━━ Records supplied ━━
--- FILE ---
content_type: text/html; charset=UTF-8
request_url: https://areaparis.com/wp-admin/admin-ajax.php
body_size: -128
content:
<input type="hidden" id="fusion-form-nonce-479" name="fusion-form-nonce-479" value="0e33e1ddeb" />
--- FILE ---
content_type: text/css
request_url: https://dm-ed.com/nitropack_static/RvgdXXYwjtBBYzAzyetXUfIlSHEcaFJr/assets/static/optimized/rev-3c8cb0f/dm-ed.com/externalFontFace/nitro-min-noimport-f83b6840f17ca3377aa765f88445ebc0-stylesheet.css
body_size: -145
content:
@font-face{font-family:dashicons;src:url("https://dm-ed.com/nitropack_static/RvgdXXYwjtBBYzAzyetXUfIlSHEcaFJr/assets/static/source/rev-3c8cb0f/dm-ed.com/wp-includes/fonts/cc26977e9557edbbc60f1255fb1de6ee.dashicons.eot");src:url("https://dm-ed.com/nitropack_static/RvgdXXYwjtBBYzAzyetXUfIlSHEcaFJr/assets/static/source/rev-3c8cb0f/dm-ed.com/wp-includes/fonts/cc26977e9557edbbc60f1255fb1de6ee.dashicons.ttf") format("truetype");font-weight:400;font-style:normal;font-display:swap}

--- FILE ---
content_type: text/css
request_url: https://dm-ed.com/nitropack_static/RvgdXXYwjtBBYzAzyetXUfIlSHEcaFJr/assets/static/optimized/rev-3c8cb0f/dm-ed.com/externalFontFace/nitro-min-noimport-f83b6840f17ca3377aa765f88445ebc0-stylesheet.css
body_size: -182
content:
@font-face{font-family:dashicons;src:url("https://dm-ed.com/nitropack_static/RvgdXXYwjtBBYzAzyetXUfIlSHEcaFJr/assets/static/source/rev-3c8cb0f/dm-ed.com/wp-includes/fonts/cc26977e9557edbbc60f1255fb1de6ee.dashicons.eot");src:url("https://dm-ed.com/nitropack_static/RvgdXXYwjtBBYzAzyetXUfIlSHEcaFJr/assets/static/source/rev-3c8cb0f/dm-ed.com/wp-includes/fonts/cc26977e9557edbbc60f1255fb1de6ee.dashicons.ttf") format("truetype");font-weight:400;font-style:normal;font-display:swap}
━━━
[Your instructions] Reproduce all entries exactly, leaving each one whole.

[Reply to the exercise]
--- FILE ---
content_type: text/html; charset=UTF-8
request_url: https://areaparis.com/wp-admin/admin-ajax.php
body_size: -128
content:
<input type="hidden" id="fusion-form-nonce-479" name="fusion-form-nonce-479" value="0e33e1ddeb" />
--- FILE ---
content_type: text/css
request_url: https://dm-ed.com/nitropack_static/RvgdXXYwjtBBYzAzyetXUfIlSHEcaFJr/assets/static/optimized/rev-3c8cb0f/dm-ed.com/externalFontFace/nitro-min-noimport-f83b6840f17ca3377aa765f88445ebc0-stylesheet.css
body_size: -145
content:
@font-face{font-family:dashicons;src:url("https://dm-ed.com/nitropack_static/RvgdXXYwjtBBYzAzyetXUfIlSHEcaFJr/assets/static/source/rev-3c8cb0f/dm-ed.com/wp-includes/fonts/cc26977e9557edbbc60f1255fb1de6ee.dashicons.eot");src:url("https://dm-ed.com/nitropack_static/RvgdXXYwjtBBYzAzyetXUfIlSHEcaFJr/assets/static/source/rev-3c8cb0f/dm-ed.com/wp-includes/fonts/cc26977e9557edbbc60f1255fb1de6ee.dashicons.ttf") format("truetype");font-weight:400;font-style:normal;font-display:swap}

--- FILE ---
content_type: text/css
request_url: https://dm-ed.com/nitropack_static/RvgdXXYwjtBBYzAzyetXUfIlSHEcaFJr/assets/static/optimized/rev-3c8cb0f/dm-ed.com/externalFontFace/nitro-min-noimport-f83b6840f17ca3377aa765f88445ebc0-stylesheet.css
body_size: -182
content:
@font-face{font-family:dashicons;src:url("https://dm-ed.com/nitropack_static/RvgdXXYwjtBBYzAzyetXUfIlSHEcaFJr/assets/static/source/rev-3c8cb0f/dm-ed.com/wp-includes/fonts/cc26977e9557edbbc60f1255fb1de6ee.dashicons.eot");src:url("https://dm-ed.com/nitropack_static/RvgdXXYwjtBBYzAzyetXUfIlSHEcaFJr/assets/static/source/rev-3c8cb0f/dm-ed.com/wp-includes/fonts/cc26977e9557edbbc60f1255fb1de6ee.dashicons.ttf") format("truetype");font-weight:400;font-style:normal;font-display:swap}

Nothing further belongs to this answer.